With inflation hitting us right and left, senior and long-term care facilities need to audit their way into savings. Everything they purchase, from food to nursing supplies, has gone up in recent months. Meanwhile, senior care staffing costs have also jumped tremendously throughout the country.
Jay Moskowitz is the CEO of Visage Senior Living in Colorado. He says that what he must now pay certified nursing assistants has increased about 41 percent since October 2020. Furthermore, the cost for licensed practical nurses and registered nurses has gone up 50 percent.
Moskowitz’s question, and one shared by many others in the senior and long-term care industry, is, “where do I get that money? The state’s not going to give it to me. They think that inflation and expenses will increase by a percentage, not by the rate of increase that we’re [now] having.”
Because no one will “give us the money,” we need to consider cost savings. One option many senior care providers may not have considered is to conduct a systematic series of supply chain audits. These audits focus not only on what products are purchased but how products are purchased and from whom. The goals are to document current procurement processes and find ways to cut costs and streamline the entire purchasing procedure.
Here’s an example. Let’s say a senior care provider has twenty-six locations.

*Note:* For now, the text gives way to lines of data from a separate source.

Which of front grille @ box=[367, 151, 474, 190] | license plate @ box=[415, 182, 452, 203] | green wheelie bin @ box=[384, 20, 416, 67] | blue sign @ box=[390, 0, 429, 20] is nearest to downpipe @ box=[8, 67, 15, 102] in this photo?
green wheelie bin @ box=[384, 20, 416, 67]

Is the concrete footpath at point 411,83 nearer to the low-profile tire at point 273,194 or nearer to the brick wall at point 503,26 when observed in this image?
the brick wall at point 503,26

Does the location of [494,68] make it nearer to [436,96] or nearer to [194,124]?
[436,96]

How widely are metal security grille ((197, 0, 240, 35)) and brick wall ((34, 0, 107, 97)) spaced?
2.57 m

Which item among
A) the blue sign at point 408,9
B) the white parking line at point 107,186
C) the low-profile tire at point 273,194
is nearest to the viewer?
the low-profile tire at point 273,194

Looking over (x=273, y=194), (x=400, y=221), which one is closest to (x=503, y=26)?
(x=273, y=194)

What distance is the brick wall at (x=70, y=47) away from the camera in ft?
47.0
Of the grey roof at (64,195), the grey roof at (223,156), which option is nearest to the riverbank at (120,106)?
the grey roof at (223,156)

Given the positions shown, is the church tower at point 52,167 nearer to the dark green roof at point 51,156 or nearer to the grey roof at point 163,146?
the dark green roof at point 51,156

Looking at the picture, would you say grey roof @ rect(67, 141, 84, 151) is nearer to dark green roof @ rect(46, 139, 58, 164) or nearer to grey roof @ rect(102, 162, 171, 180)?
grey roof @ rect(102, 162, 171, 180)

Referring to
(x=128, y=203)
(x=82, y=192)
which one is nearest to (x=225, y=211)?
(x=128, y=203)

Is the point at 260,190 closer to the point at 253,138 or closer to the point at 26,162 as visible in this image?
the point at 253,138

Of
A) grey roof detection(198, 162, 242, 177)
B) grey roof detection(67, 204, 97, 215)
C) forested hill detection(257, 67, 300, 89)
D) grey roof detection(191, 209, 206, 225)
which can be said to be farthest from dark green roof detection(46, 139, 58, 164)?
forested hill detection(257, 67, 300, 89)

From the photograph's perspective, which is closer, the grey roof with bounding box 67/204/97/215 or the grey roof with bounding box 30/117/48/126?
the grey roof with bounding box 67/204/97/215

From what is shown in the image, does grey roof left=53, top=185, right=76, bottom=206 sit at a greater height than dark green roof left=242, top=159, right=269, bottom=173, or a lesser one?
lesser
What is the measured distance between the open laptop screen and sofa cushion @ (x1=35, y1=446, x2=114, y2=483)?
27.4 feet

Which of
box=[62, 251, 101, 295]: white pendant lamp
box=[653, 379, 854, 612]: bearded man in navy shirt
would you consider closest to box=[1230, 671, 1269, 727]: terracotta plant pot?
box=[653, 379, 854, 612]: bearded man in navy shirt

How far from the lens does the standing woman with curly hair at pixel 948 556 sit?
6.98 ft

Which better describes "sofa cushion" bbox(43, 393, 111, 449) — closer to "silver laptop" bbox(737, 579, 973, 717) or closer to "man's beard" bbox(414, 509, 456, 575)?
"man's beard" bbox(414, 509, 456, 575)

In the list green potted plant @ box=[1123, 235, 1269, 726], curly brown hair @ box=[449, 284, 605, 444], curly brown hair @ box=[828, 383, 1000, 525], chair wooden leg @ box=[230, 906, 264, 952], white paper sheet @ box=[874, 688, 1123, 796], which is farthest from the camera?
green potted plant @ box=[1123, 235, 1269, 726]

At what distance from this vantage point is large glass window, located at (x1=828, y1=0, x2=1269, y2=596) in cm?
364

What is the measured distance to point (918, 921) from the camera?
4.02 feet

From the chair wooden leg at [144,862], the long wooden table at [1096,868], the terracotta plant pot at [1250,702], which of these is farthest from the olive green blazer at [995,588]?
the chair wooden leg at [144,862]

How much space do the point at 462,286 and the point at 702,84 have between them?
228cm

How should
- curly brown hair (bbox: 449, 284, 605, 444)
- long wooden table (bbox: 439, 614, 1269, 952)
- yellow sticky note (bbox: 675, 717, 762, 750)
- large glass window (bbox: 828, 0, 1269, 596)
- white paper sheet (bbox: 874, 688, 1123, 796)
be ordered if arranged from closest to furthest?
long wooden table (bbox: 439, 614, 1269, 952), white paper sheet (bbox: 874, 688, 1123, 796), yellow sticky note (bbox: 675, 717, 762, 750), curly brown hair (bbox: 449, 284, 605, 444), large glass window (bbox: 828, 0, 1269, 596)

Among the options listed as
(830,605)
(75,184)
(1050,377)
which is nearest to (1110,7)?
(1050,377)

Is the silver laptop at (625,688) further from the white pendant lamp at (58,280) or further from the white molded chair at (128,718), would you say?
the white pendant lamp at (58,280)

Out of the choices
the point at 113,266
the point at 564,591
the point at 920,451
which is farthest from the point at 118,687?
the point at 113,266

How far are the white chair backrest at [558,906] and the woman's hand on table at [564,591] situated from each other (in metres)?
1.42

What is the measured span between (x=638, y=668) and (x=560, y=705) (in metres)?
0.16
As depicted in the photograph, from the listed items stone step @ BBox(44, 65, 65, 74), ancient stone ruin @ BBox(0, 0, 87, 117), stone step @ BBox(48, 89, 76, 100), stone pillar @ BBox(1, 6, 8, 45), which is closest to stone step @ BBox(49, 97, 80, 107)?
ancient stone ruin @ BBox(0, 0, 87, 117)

Most of these locations are about the same size, with a similar number of residents and staff.
This company has grown primarily by acquiring locations operated by other providers. The company allowed each site to continue purchasing goods independently to keep things running smoothly. While orders over a certain amount, say $5,000, had to be ok’d by a central office, smaller purchase orders could be made in each location and without approval. This system also helped expedite product delivery.
However, there’s a problem here. Each location was purchasing small numbers of the same or similar items, for instance, four or five cases of the same paper towels per month. Because these are small purchases, no discounts were possible; they paid top market rates.
If this senior care provider purchased one hundred or more cases of the same paper products per month for all the sites, they would be eligible for product discounts, rebates from the manufacturer, and “bulk purchase” discount savings. Furthermore, if they purchase products through a national network of distributors, they can be delivered throughout the country, as and when needed, just as before.
This would amount to significant cost savings for the provider.
What we just described is called a purchasing audit. We’re looking at who is purchasing what items for the many locations and if the entire process can be centralized, taken over by one principal purchasing office.
Here are some other audits to consider:
A Product Audit
A product audit involves analyzing all the products used in one or more locations to determine those proven to be the most effective and cost-effective. The goal is to help reduce costs by eliminating product redundancies. Conducting a product audit requires the participation of several stakeholders, including administrators and staff. It usually involves the following:
- Categorizing and identifying all products currently being used in the locations.
- Listing the cost of each of these items.
- Determining which products are the most effective.
- Noting the products preferred by those using them.
In a product audit, certain products in each category invariably surface to the top as being the most effective, cost-effective, and preferred by staff and users. And don’t be surprised if it is not the costliest product in that category.
A Distributor Audit
Most senior and long-term care facilities work with one or more distributors to purchase goods. A distributor audit tries to reduce the number of distributors and vendors the organization works with and looks for the most effective and knowledgeable distributor to meet their needs.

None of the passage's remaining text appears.